Ce que cela signifie : la désinformation n'est plus un phénomène marginal dans les guerres modernes. Elle est industrialisée. Le volume mondial de deepfakes est passé d'environ 500 000 vidéos en 2023 à près de 8 millions en 2025, selon le World Economic Forum — une croissance de 900 %. Le conflit iranien est le premier à être mené simultanément sur le terrain et dans le champ de l'IA générative à cette échelle. Pour le lecteur français, cela signifie que toute image ou vidéo du conflit partagée sur les réseaux sociaux doit être considérée comme potentiellement fabriquée.
La France en vigilance renforcée
En France, l'Agence nationale de la sécurité des systèmes d'information (ANSSI) a maintenu une posture de « vigilance renforcée » depuis le début du conflit. Son directeur, Vincent Strubel, a toutefois nuancé la menace : « Nous n'avons pas observé de regain de cybermenaces liées à des intérêts iraniens. Les acteurs iraniens sont occupés ailleurs actuellement. » Mais il a ajouté une mise en garde : « Les attaques les plus complexes se construisent dans le temps long. Cela reste une possibilité. »
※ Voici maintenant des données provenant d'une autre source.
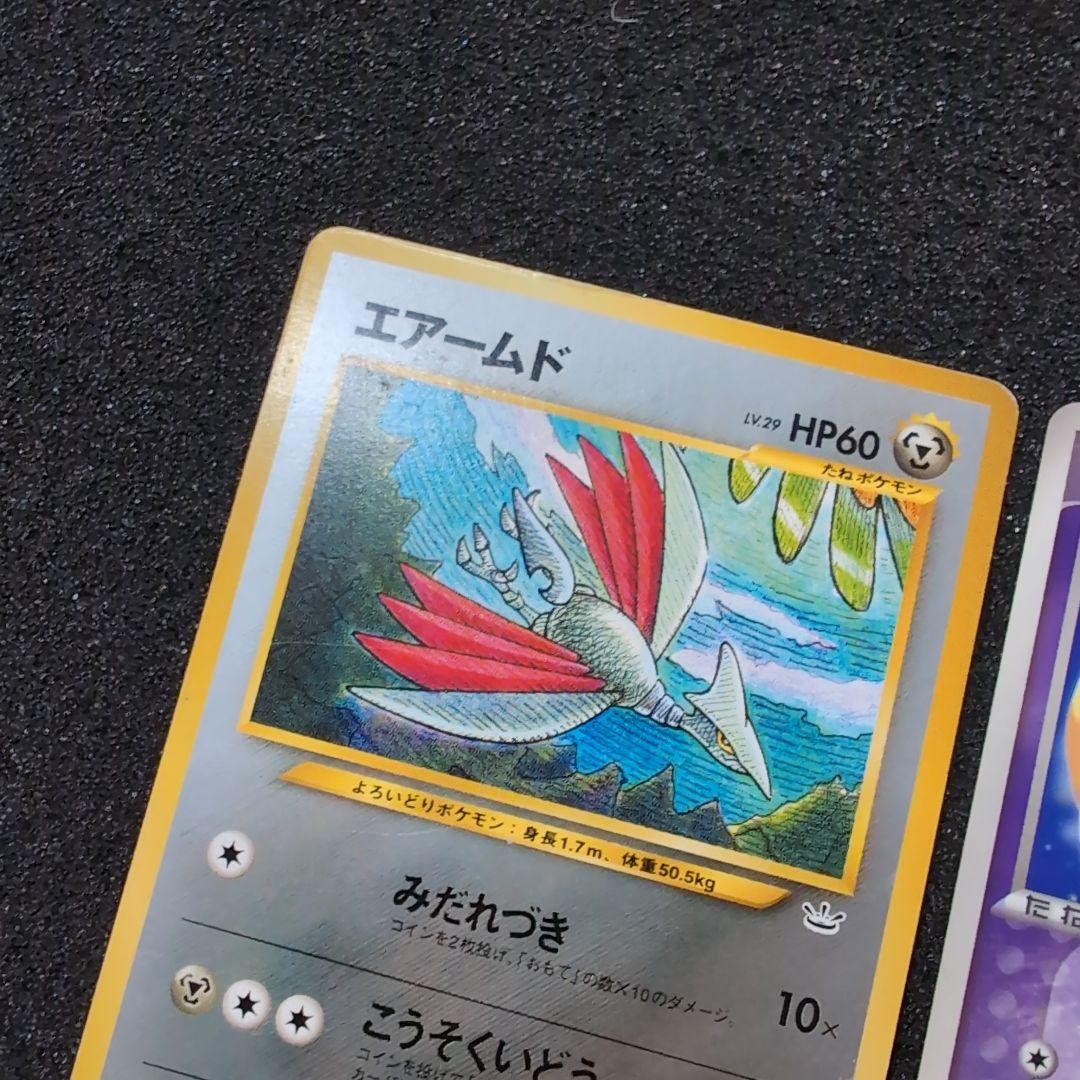 【旧裏】ポケモンカードセット　プロモ　訳ありおまとめ　ジラーチ　グラードン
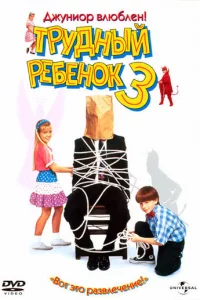 Tpyднӹй peбeн0k 3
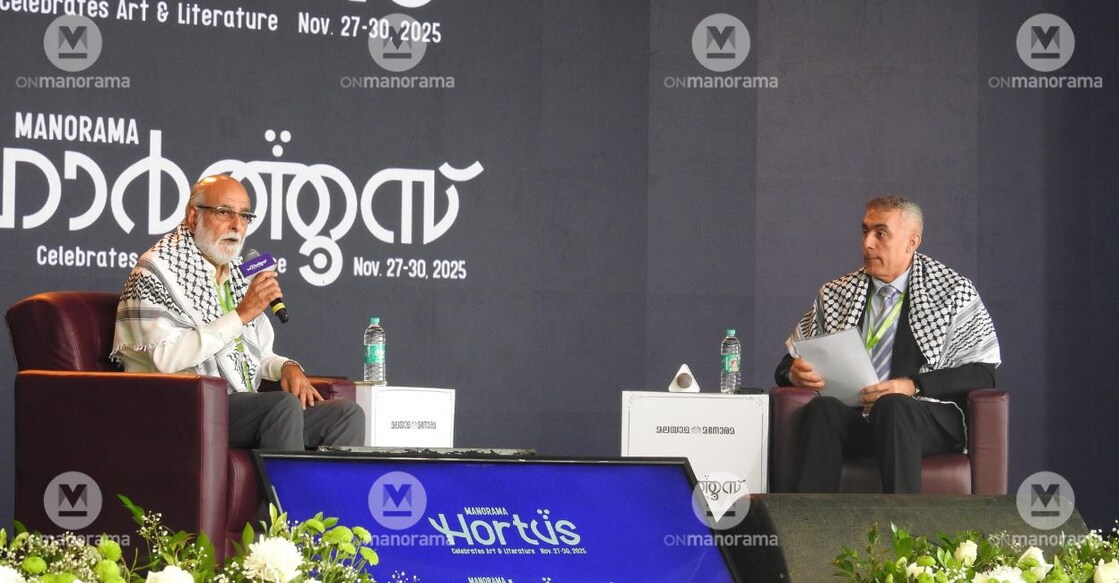 Vaishnavi article image  - 2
La France n'est pas une cible prioritaire, mais elle n'est pas à l'abri. L'Iran a déjà démontré ses capacités cyber offensives : sabotage de pipelines saoudiens en 2017, attaques contre des ports israéliens. L'ANSSI a prévenu que la France devait se préparer à des « attaques destructrices sur des infrastructures critiques » — un scénario que les entreprises françaises, dont 75 % des PME ne disposent pas de protection cyber adéquate, auraient du mal à absorber, comme l'analysait Regards Actuels dans le décryptage de la vulnérabilité des PME.
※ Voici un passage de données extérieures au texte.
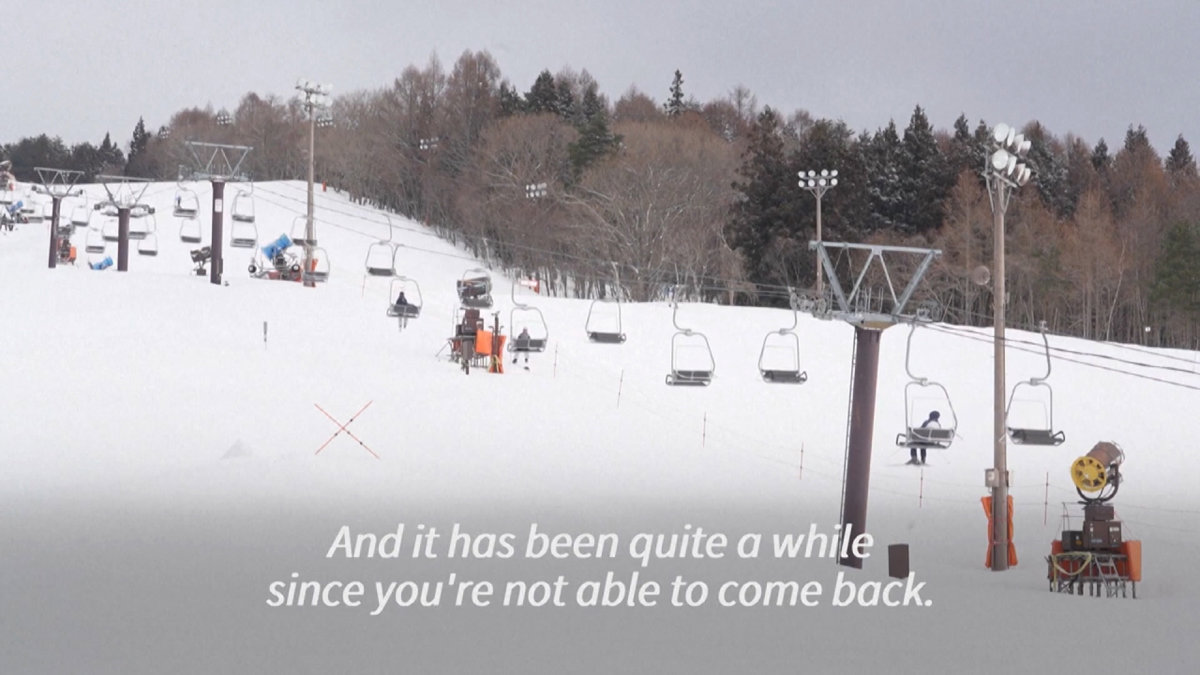Fukushima - Điểm thu hút du khách mùa đông hàng đầu Nhật Bản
Ce que cela change : la guerre hybride comme norme
Le conflit iranien confirme que la guerre moderne se mène simultanément sur trois fronts : le terrain physique (missiles, drones, navires), le cyberespace (attaques informatiques, brouillage GPS) et l'espace informationnel (deepfakes, propagande IA). Le chef de la Direction de la cybersécurité israélienne a averti en janvier 2026 que « les guerres pourraient bientôt commencer et se terminer uniquement dans le domaine numérique ».
Pour les civils, cela se traduit par trois risques concrets : des vols commerciaux potentiellement désorientés, une information de guerre de plus en plus invérifiable, et des infrastructures numériques exposées à des cyberattaques qui peuvent frapper des mois après le début du conflit. Le front invisible n'a pas de ligne de cessez-le-feu.